L'automne 1793 vit les Jacobins consolider leur autorité en France alors que le règne de la Terreur s'intensifiait et que les rivaux vaincus des Jacobins étaient guillotinés. Cependant, les Jacobins dominants étaient en désaccord sur la direction que devait prendre la Révolution française (1789-1799), ce qui les fit sombrer dans le factionnalisme. La lutte pour le pouvoir qui s'ensuivit se termina par la victoire de Maximilien Robespierre (1758-1794).
Dictature par comité
La déclaration de la Terreur comme "ordre du jour" le 5 septembre 1793 marqua le début du règne du Comité de salut public, un corps de douze hommes dont la mainmise sur la France a parfois été qualifiée de dictature jacobine. L'objectif apparent du règne de la Terreur du Comité était de sauver la République française des mauvais acteurs qui corrompaient son corps politique - sacrifier un membre gangrené pour sauver le reste du corps, selon les termes imagés de Jacques Billaud-Varenne, membre du Comité.

Liste des lignes
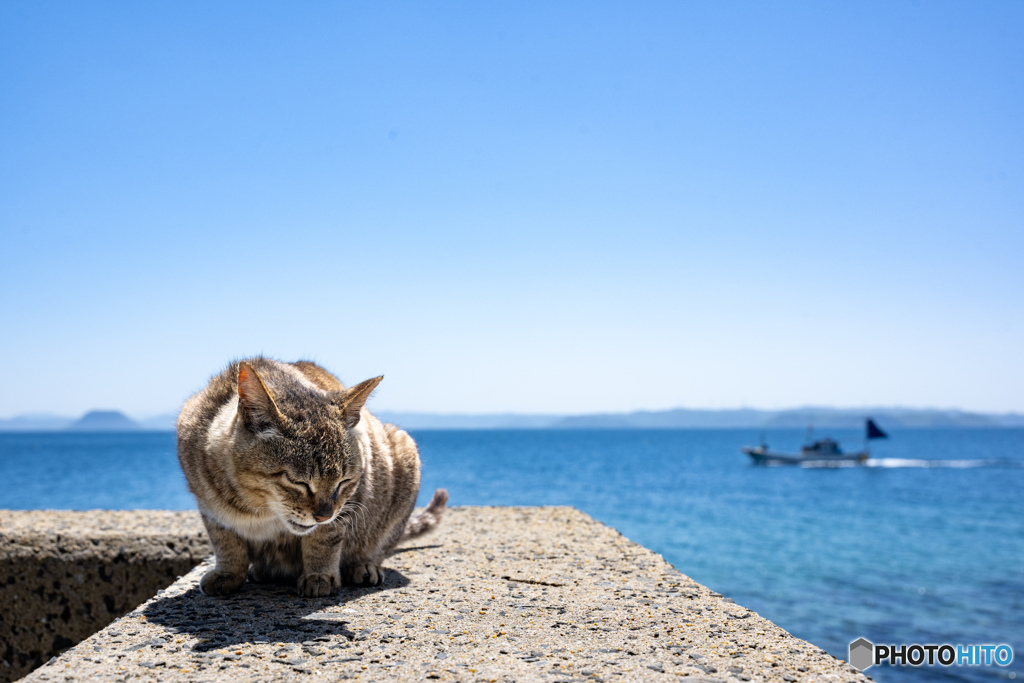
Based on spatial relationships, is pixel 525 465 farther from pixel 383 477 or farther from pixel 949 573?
pixel 383 477

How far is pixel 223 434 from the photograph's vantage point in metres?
3.03

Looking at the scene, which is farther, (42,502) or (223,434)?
(42,502)

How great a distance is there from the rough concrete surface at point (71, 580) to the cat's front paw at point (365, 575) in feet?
5.71

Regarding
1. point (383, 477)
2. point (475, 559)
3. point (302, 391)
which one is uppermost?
point (302, 391)

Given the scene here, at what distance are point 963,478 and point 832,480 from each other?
10.8 metres

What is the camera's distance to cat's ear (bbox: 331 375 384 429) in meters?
3.04

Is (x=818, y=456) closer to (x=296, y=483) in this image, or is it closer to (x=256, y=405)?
(x=296, y=483)

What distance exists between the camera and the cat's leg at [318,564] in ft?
A: 10.8

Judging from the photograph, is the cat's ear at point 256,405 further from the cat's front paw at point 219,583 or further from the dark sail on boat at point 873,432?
the dark sail on boat at point 873,432

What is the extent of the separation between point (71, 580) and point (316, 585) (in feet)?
7.93

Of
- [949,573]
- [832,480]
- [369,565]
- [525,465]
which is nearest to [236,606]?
[369,565]

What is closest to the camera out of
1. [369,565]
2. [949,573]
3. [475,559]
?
[369,565]

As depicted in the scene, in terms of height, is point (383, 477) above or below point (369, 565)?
above

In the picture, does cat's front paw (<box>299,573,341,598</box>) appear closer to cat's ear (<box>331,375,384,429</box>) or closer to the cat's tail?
cat's ear (<box>331,375,384,429</box>)
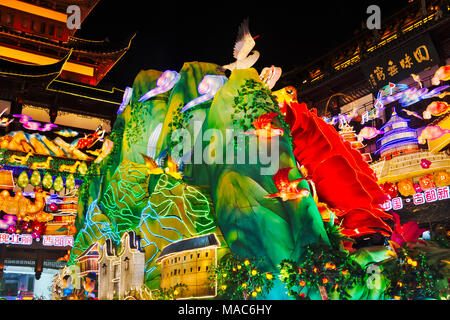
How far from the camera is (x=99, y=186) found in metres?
15.5

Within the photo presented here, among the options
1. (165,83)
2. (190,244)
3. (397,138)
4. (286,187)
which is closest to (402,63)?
(397,138)

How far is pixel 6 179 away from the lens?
2247 cm

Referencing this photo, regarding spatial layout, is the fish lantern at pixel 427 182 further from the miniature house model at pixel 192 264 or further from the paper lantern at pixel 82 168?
the paper lantern at pixel 82 168

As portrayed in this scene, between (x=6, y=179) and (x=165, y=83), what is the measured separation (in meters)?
12.8

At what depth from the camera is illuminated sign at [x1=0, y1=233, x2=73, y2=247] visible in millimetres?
22531

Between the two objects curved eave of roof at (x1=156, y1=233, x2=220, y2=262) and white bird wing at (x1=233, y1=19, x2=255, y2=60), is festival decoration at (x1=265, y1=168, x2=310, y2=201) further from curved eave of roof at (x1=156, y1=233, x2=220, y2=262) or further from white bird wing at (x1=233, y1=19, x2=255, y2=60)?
white bird wing at (x1=233, y1=19, x2=255, y2=60)

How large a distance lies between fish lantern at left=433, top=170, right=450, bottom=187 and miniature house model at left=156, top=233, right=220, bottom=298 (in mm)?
11960

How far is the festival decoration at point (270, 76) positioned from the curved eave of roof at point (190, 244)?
4201 millimetres

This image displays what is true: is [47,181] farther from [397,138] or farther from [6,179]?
[397,138]

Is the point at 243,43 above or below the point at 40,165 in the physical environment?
below

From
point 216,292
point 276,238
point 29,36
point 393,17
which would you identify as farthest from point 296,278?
point 29,36

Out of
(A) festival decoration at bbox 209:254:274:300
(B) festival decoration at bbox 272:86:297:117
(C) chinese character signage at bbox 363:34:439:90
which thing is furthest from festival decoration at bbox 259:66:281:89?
(C) chinese character signage at bbox 363:34:439:90

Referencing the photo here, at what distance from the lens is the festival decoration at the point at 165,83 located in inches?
529
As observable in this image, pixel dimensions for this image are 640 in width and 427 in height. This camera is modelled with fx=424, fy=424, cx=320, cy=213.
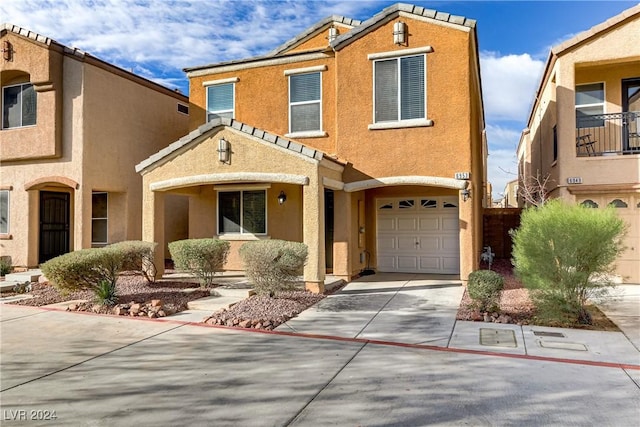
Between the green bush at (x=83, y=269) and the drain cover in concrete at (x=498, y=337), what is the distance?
801 centimetres

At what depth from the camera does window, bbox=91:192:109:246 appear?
16.0 meters

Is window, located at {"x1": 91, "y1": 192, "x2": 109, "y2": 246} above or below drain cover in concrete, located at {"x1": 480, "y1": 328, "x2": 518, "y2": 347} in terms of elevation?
above

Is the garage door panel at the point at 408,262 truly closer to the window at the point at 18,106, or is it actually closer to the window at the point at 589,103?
the window at the point at 589,103

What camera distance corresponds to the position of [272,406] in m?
4.57

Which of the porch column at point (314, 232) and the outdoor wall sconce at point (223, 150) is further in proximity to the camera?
the outdoor wall sconce at point (223, 150)

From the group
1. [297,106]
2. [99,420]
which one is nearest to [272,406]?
[99,420]

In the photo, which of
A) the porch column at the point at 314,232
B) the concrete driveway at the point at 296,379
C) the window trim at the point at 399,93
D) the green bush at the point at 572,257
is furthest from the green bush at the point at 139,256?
the green bush at the point at 572,257

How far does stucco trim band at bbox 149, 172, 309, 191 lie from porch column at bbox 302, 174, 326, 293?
300mm

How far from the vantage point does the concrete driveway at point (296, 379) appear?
438cm

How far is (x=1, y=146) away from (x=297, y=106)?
36.4 ft

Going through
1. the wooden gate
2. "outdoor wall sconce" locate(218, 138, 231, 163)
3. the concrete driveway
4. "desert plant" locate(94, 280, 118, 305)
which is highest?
"outdoor wall sconce" locate(218, 138, 231, 163)

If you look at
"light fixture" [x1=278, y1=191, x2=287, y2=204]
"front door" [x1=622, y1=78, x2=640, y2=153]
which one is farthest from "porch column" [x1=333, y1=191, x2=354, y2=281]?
"front door" [x1=622, y1=78, x2=640, y2=153]

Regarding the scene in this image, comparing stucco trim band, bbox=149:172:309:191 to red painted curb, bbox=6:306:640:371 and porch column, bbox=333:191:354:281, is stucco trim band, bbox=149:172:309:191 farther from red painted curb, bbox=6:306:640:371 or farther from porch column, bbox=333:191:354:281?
red painted curb, bbox=6:306:640:371

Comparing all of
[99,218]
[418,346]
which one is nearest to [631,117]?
[418,346]
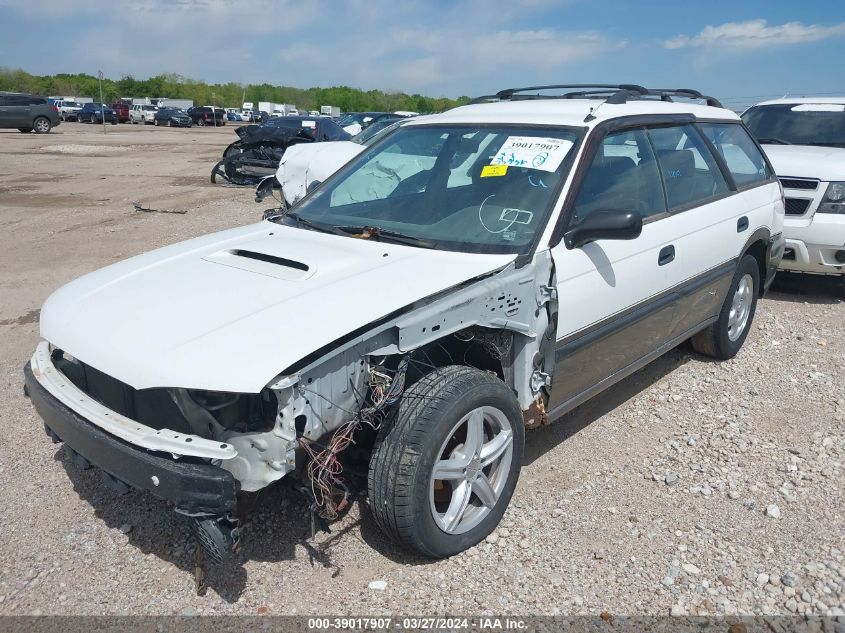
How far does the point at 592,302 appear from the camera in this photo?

Exercice court 1
Résumez le texte de la page en deux phrases.
Exercice court 2
Extrayez du texte de la page, sans rien changer, le passage qui va de « L'automne 1793 vit » jusqu'à « Maximilien Robespierre (1758-1794). » inclus.

Résultat 1
À l'automne 1793, les Jacobins consolidèrent leur autorité en France pendant que la Terreur s'intensifiait, mais leurs désaccords sur la direction de la Révolution française les firent sombrer dans le factionnalisme, et la lutte pour le pouvoir qui suivit se termina par la victoire de Maximilien Robespierre. La déclaration de la Terreur comme « ordre du jour » le 5 septembre 1793 marqua le début du règne du Comité de salut public, un corps de douze hommes dont l'objectif apparent était de sauver la République française des mauvais acteurs qui corrompaient son corps politique.

Résultat 2
L'automne 1793 vit les Jacobins consolider leur autorité en France alors que le règne de la Terreur s'intensifiait et que les rivaux vaincus des Jacobins étaient guillotinés. Cependant, les Jacobins dominants étaient en désaccord sur la direction que devait prendre la Révolution française (1789-1799), ce qui les fit sombrer dans le factionnalisme. La lutte pour le pouvoir qui s'ensuivit se termina par la victoire de Maximilien Robespierre (1758-1794).